To begin, we will start by importing all the necessary packages that we'll need throughout our session. This initial step ensures that all the tools and functions required for our computations are readily available.

### Speeding up training and inference.

Next, let's discuss the 'allow tf32' settings in PyTorch, which are designed to enhance computational speed at the expense of precision. This setting is particularly relevant for operations involving tensors. PyTorch automatically enables this for CuDNN-based convolution operations to accelerate processing times. However, it's important to note that for matrix multiplication tasks, this option remains disabled by default to maintain higher numerical precision.

### Analysis of the results

As we move forward, we'll employ PCA (Principal Component Analysis) and t-SNE (t-Distributed Stochastic Neighbor Embedding) as our primary tools for visualizing data. These techniques are instrumental in reducing the dimensionality of the data, allowing us to observe patterns and relationships that are otherwise difficult to discern in high-dimensional spaces. By visualizing data in this way, we can gain insightful perspectives that are crucial for understanding complex datasets.

### What is contrastive learning?

Contrastive learning is often referred to as "self-supervised learning (SSL)" and has historically been known as "metric learning." The essence of contrastive/metric learning is that instead of outputting a classification one-hot/softmax vector, or a regression value, you directly output a high-dimensional embedding.

Here is an example: Given multiple data points from a single class (for example, three photos of you from different viewpoints) and different classes (for example, 10 photos from one or multiple people who are not you), you want the three embeddings from your photos to be closer to each other while being farther away from the ten embeddings from the different classes.

Hence the name "metric learning," where you seek to learn a metric/distance that fits the constraints of the data.


### Why contrastive learning?

It may not be immediately obvious why you would want to engage in contrastive/metric learning. Can't you just use a giant 1000-class ImageNet-trained classifier and recognize every image? However, metric learning proves useful when the number of classes is not known ahead of time. For example, if I wanted a network to recognize human faces, there are 7 billion people on this planet, which makes it impossible for you to train a classification network with 7 billion output neurons. Nevertheless, I can train a network that outputs a high-dimensional embedding for each image. Now, given a reference image of a person, your network can decide if the new photo is close to or farther away from the reference image.

## What the task requires:
Reproduce the part of the contrastive learning text that starts at "Contrastive learning is" and ends at "of the data.", word for word.

## Excerpted records:

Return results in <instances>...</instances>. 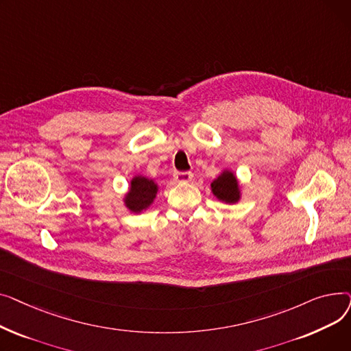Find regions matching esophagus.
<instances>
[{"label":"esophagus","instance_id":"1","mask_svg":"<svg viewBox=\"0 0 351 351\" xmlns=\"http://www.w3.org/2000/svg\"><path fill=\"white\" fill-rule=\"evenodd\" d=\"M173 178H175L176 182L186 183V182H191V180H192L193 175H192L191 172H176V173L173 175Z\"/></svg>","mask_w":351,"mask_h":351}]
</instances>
--
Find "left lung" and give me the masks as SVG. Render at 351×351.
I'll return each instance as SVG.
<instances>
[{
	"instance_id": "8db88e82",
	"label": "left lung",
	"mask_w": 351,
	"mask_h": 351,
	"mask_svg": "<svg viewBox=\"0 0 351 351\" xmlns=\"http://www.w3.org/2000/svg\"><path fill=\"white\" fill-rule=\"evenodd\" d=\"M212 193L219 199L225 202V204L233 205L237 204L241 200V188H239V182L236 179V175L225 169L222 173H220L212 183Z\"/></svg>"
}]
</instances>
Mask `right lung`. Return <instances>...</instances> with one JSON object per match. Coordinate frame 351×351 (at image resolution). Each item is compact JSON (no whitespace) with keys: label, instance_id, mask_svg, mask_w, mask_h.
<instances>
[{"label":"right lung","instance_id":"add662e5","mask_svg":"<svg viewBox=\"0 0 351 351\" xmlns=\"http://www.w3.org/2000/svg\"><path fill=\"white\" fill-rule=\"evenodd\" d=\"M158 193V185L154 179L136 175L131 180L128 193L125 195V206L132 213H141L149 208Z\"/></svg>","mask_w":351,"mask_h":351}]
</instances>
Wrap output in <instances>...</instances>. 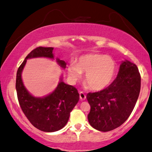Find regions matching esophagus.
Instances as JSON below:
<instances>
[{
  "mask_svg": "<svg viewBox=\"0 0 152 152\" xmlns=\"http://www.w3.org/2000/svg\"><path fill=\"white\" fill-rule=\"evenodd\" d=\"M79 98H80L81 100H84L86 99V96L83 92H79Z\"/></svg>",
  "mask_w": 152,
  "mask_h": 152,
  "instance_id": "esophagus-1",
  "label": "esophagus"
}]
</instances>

## Result for this exercise:
Contrastive learning is often referred to as "self-supervised learning (SSL)" and has historically been known as "metric learning." The essence of contrastive/metric learning is that instead of outputting a classification one-hot/softmax vector, or a regression value, you directly output a high-dimensional embedding.

Here is an example: Given multiple data points from a single class (for example, three photos of you from different viewpoints) and different classes (for example, 10 photos from one or multiple people who are not you), you want the three embeddings from your photos to be closer to each other while being farther away from the ten embeddings from the different classes.

Hence the name "metric learning," where you seek to learn a metric/distance that fits the constraints of the data.